Jorge Lorenzo não teve o início de temporada que almejava. O piloto espanhol sofreu durante a maior parte da temporada de 2017 tentando se acostumar ao estilo de condução da moto da Ducati, e acabou completamente ofuscado por Andrea Dovizioso. Pelo menos em Losail, o quadro se manteve: Dovizioso largou em 5º e partiu para a liderança ao longo da corrida, enquanto Lorenzo largou em 9º, mas caiu para trás, tendo de recuperar posições ao longo da prova, e com certa dificuldade para superar os rivais na pista. E a corrida do espanhol acabou chegando ao final a 10 voltas para a bandeirada, quando sofreu um tombo, e disse adeus à corrida. Lorenzo afirmou que vinha sofrendo com problemas nos freios desde a largada, e que o sistema veio falhando cada vez mais com o decorrer da corrida, até que precisou tombar com a moto para evitar atingir o muro, já que naquele instante, havia ficado completamente sem freios. Não foi um início de temporada dos mais animados, mas Jorge afirma que o problema não deverá se estender para a temporada, confiando na capacidade da Ducati de resolver o problema. Independente de problemas mecânicos ou não, o que todos esperam é que em seu segundo ano na Ducati, Lorenzo volte a se firmar na luta pelas primeiras posições, como costumava fazer na Yamaha, e fez apenas esporadicamente desde que chegou à equipe italiana. Outro ano abaixo do esperado terá consequências para a renovação do contrato de Jorge com a Ducati, com a marca italiana já afirmando que, neste ritmo, o valor salarial do espanhol terá de ser reduzido se ele quiser seguir no time de Borgo Panigale.
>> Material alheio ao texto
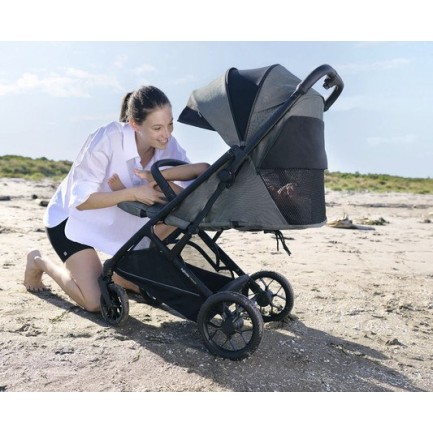 Sportska kolica MAIOR Canyon Grey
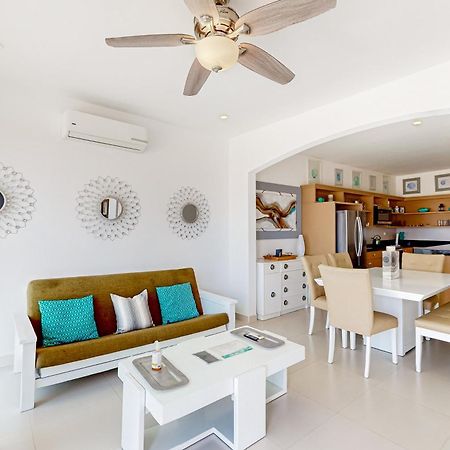 Casa Aquamarina 43 - Playa Arcangel روزاريتو المظهر الخارجي الصورة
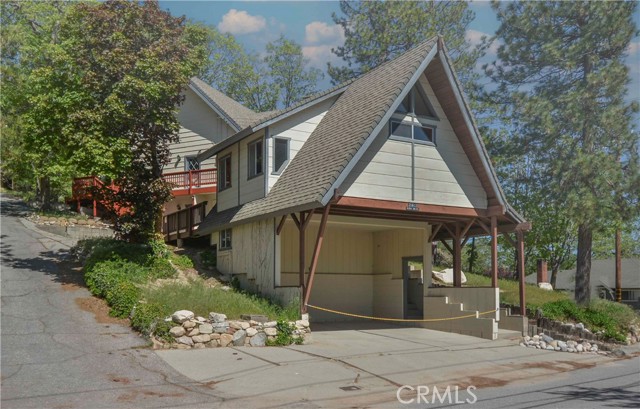 Detail Gallery Image 31 of 36 For 28680 Zion Dr, Lake Arrowhead,  CA 92352 - 3 Beds | 3/1 Baths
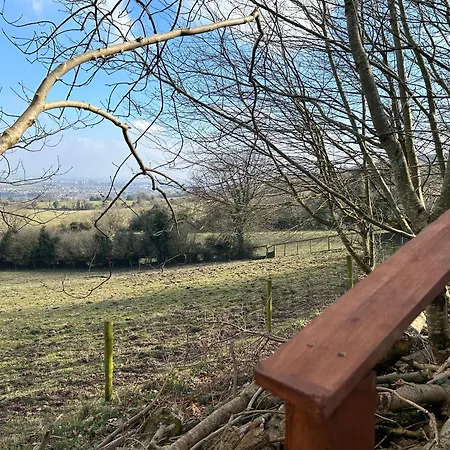 Farm In The Woods *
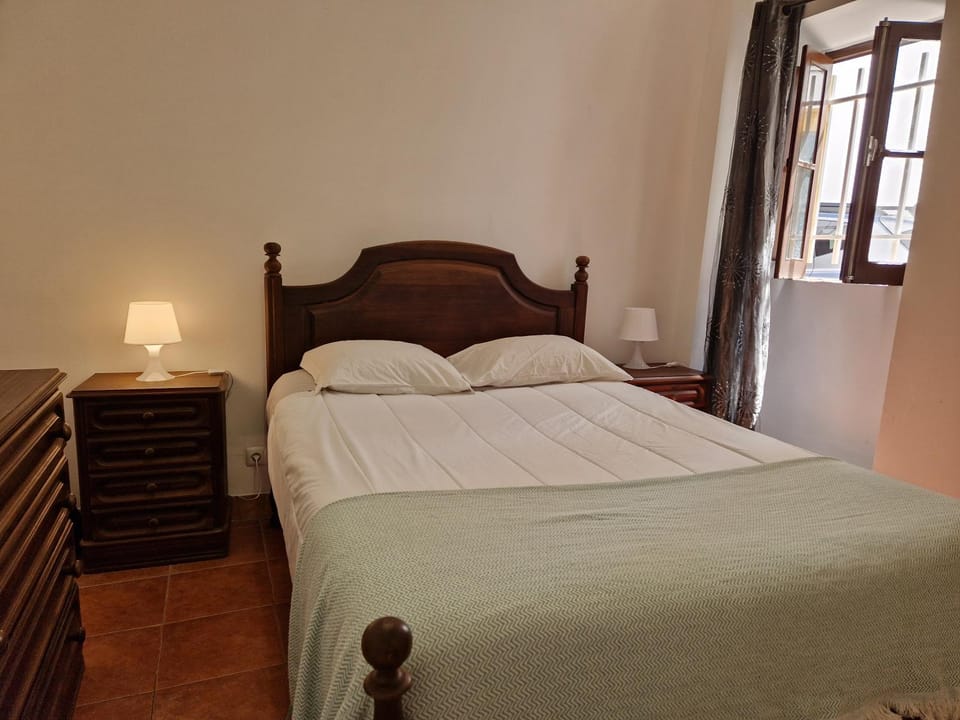 Casa do Beco do Chantre I Apartment in Evora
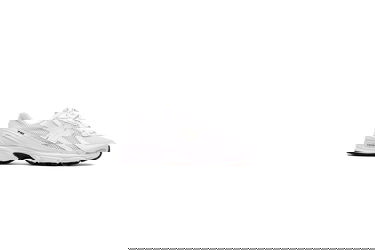 Кецове и обувки New Balance 740 Бяло | U740WW2, 0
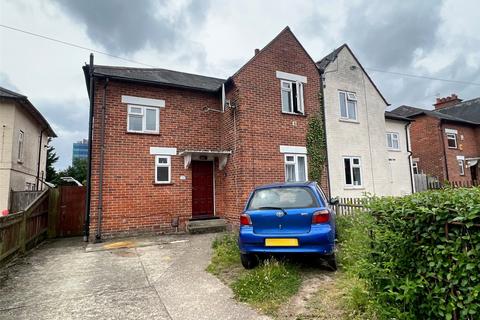 4 bedroom semi-detached house to rent, Mayfield Road, Southampton SO17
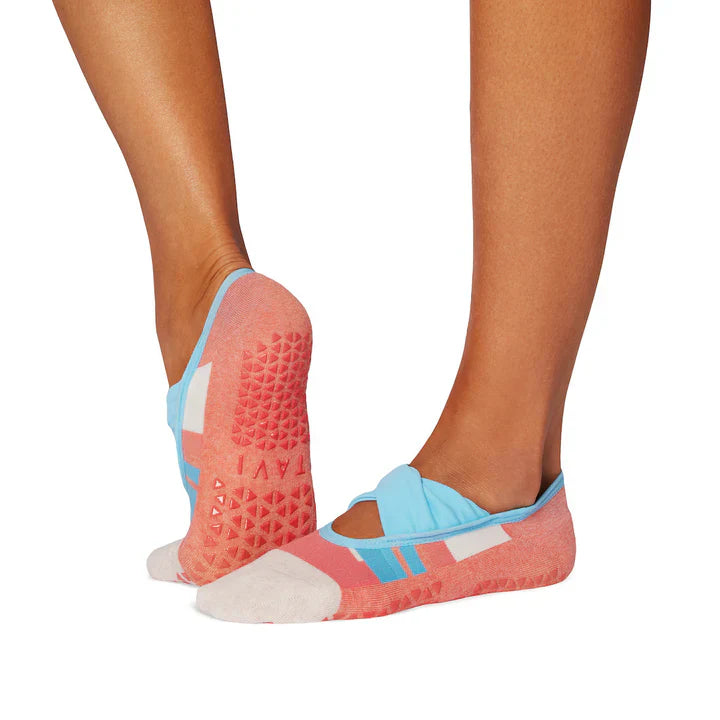 Penny Grip Socks (Pilates / Barre)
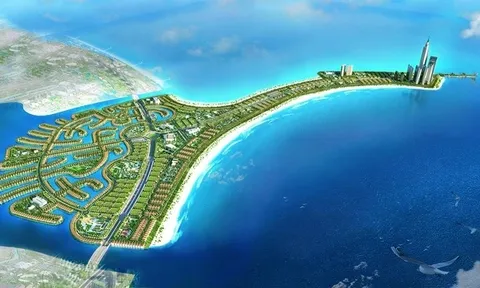 Vingroup ra mắt 'Cộng đồng hưu trí' đẳng cấp quốc tế đầu tiên tại Việt Nam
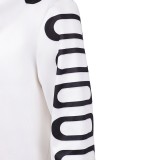Costume de cosplay Sanji manteau blanc tenue de carnaval Halloween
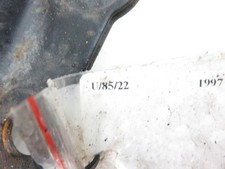 Amortisseur Volkswagen LT28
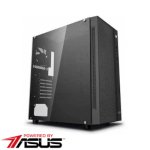 компьютер KNS EliteWorkStation A100 Powered by ASUS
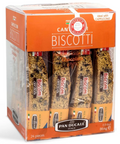 Choc Chip Biscotti - Pan Ducale (24 x 36g)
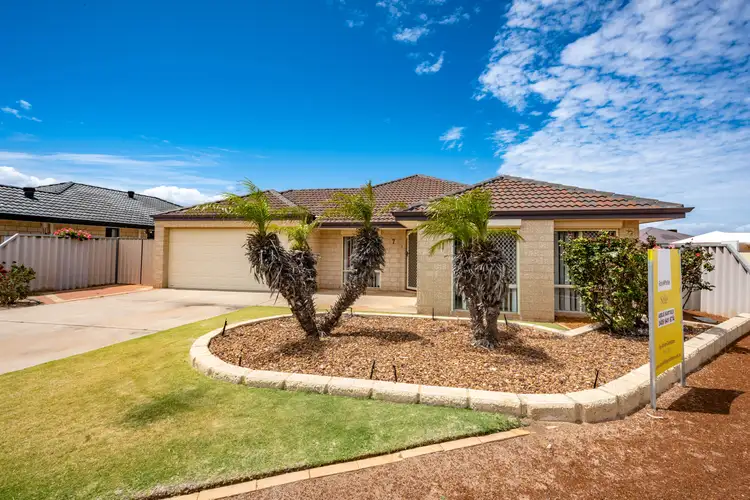 7 Winnetta Ridge
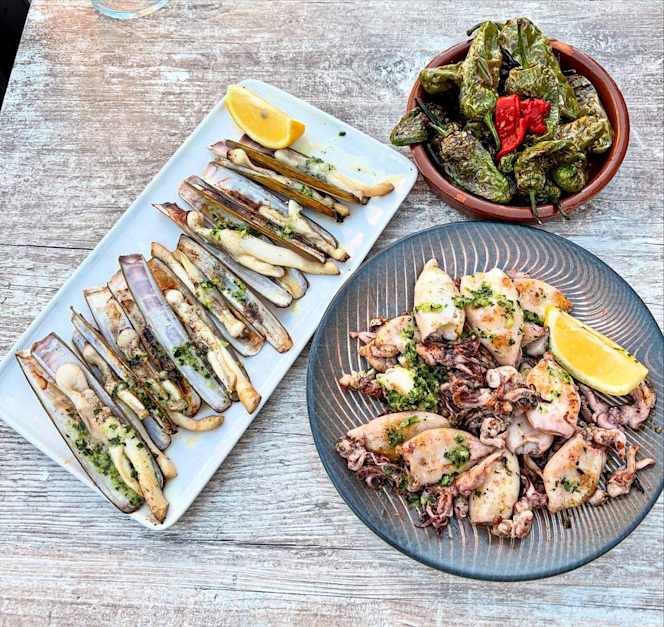 Meson la Venta - Restaurant - Bordeaux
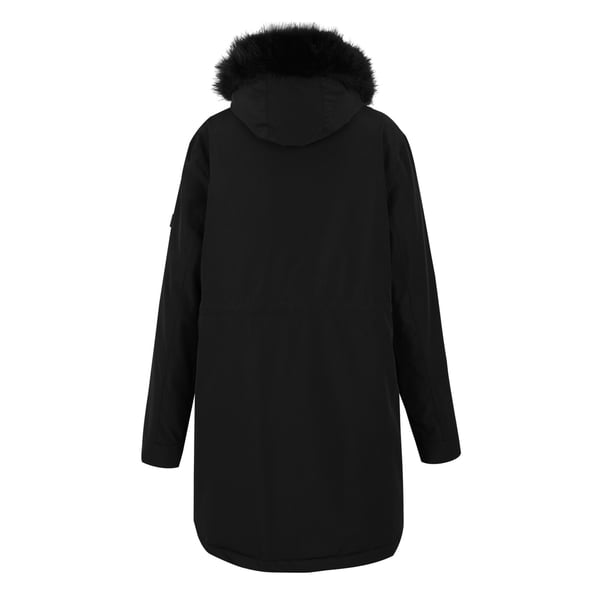 Regatta Womens/Ladies Sabinka Insulated Waterproof Jacket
Lorenzo apenas diz que não é o momento de se falar sobre o assunto, mas alguns boatos dizem que, se ele se sentir desprestigiado pela Ducati, poderá muito bem trocar de time, e dizem que a Suzuki poderia ser o mais provável destino de Jorge, já que o time japonês quer se bater com suas rivais nipônicas Honda e Yamaha, é um time de fábrica, e está carecendo de um nome de peso para liderar a escuderia na pista, como fazia Maverick Viñales antes de se transferir para a Yamaha. Dovizioso começou a temporada em alta, e liderando o mundial, com a sua vitória na primeira corrida, no Qatar. Ainda temos 18 provas pela frente, e Lorenzo precisará mostrar reação desde já, para reafirmar o seu valor perante os italianos, e até para si mesmo, caso acabe perdendo de goleada novamente no confronto de resultados para o companheiro de equipe pelo segundo ano consecutivo...
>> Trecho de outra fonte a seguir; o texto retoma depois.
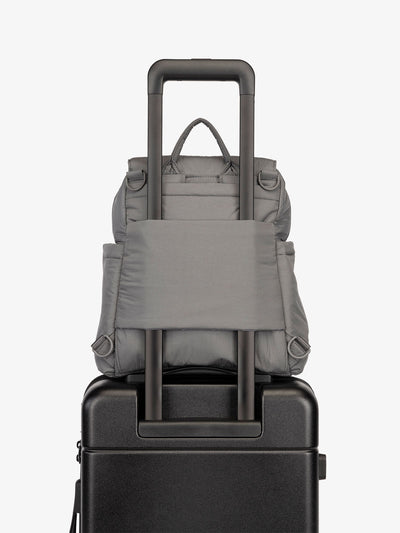Convertible Mini Diaper Backpack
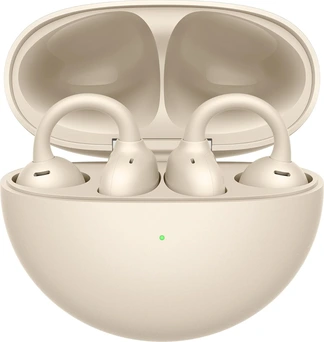 Huawei FreeClip beige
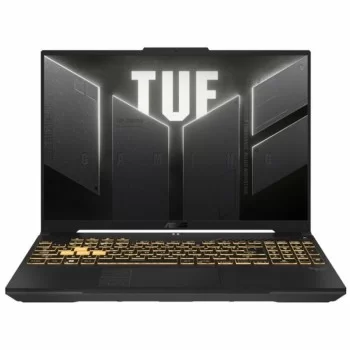 Laptop Asus TUF Gaming F16 FX607JV-N3149 16" i7-13650HX...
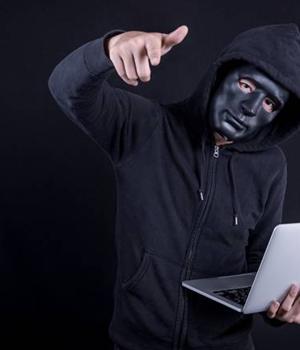 Preventing data theft with ADX technology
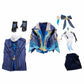 Genshin Impact Neuvillette Cosplay Costume Ver.2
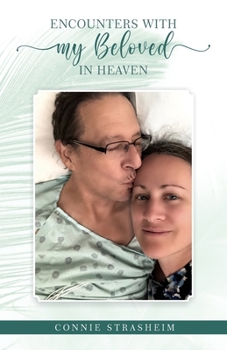 Paperback Encounters With My Beloved in Heaven Book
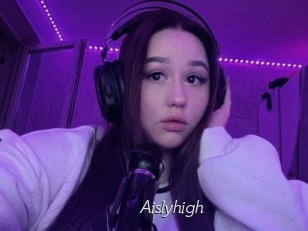 Aislyhigh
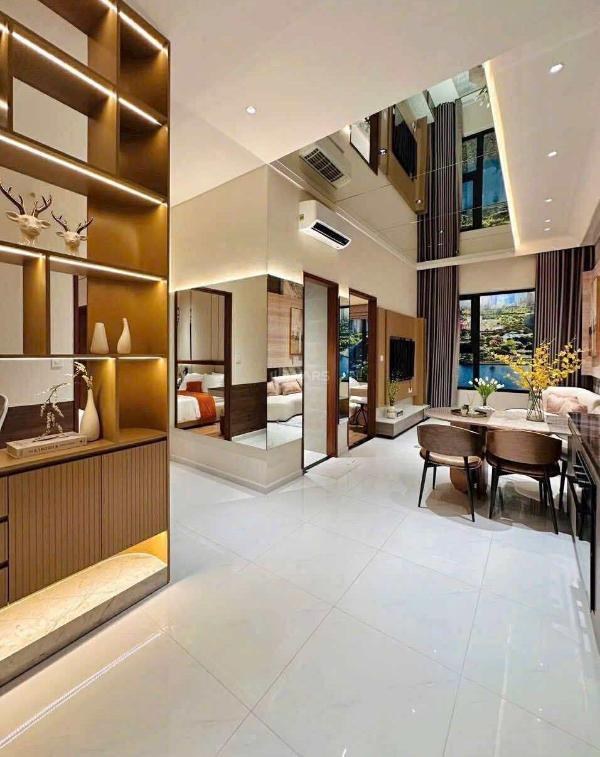 Chủ cần bán Căn hộ chung cư 52m²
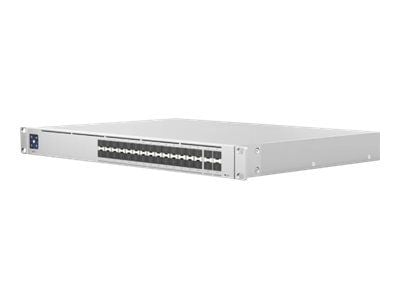 Ubiquiti UniFi Switch Pro Aggregation, Hallittu, L3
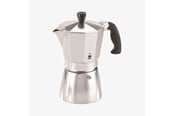 Ekspres do kawy - GEFU Ekspres do espresso LUCINO, 3 filiżanki - G16070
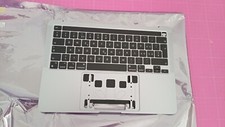 Apple MacBook Pro 13" A2171 Top Case mit Battery QWERTZ (IT) _0,6_6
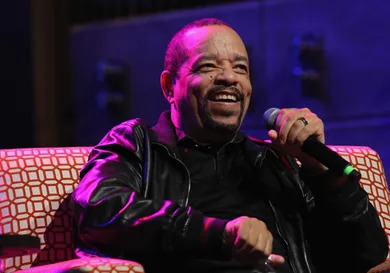 Terry Wyatt/Getty Images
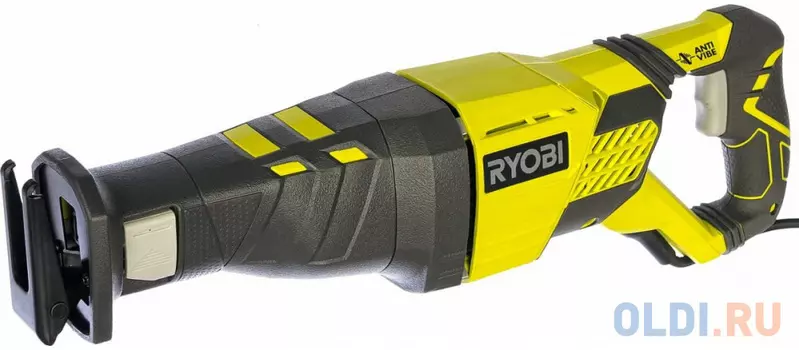 Ryobi Сабельная пила RRS1200-K 5133002472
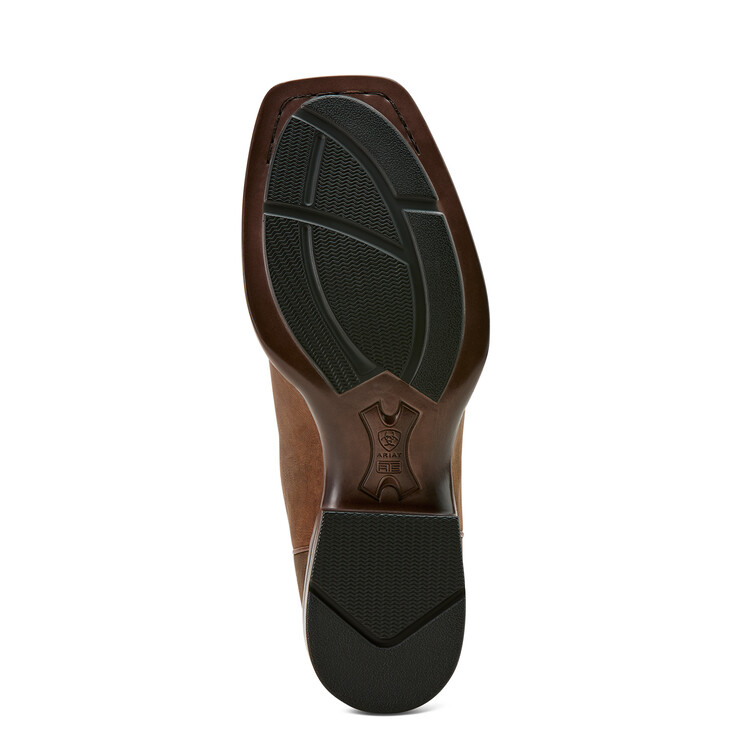 Ariat Plano Westernlaars Heren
A Formula-E disputou a corrida em Punta Del Este, no Uruguai, prova que era inicialmente para ter sido realizada em São Paulo, capital, antes que os devaneios do prefeito da metrópole azedassem o clima para a realização da corrida. E Jean-Éric Vergne, da Techeetach, obteve sua terceira vitória na temporada, disparando na classificação do campeonato, tendo agora 30 pontos de vantagem para o segundo colocado, Felix Rosenqvist, que terminou a prova uruguaia na 5ª posição. E Lucas Di Grassi enfim pode disputar uma boa corrida, tendo largado na primeira fila, e comboiado Vergne durante toda a prova, tentando forçar um erro do rival que acabou não acontecendo, e que também nunca deu uma oportunidade de ultrapassagem que o brasileiro pudesse explorar. Di Grassi terminou em 2º, e parece ter dado adeus aos azares de confiabilidade que minaram seu início de temporada. Quem não curtiu a volta a Punta Del Este foi Nelsinho Piquet, que infelizmente acabou abandonando a prova, bem como Sébastian Buemi, que também não teve como receber a bandeirada. Sam Bird, 3º colocado no campeonato, também subiu ao pódio no Uruguai, e agora está encostado em Rosenqvist na classificação (76 para Bird e 79 para Felix), mas também viu Vergne abrir mais vantagem na dianteira, que pode ser impossível de reverter na segunda metade do campeonato. A próxima prova é em Roma, no dia 14 de abril.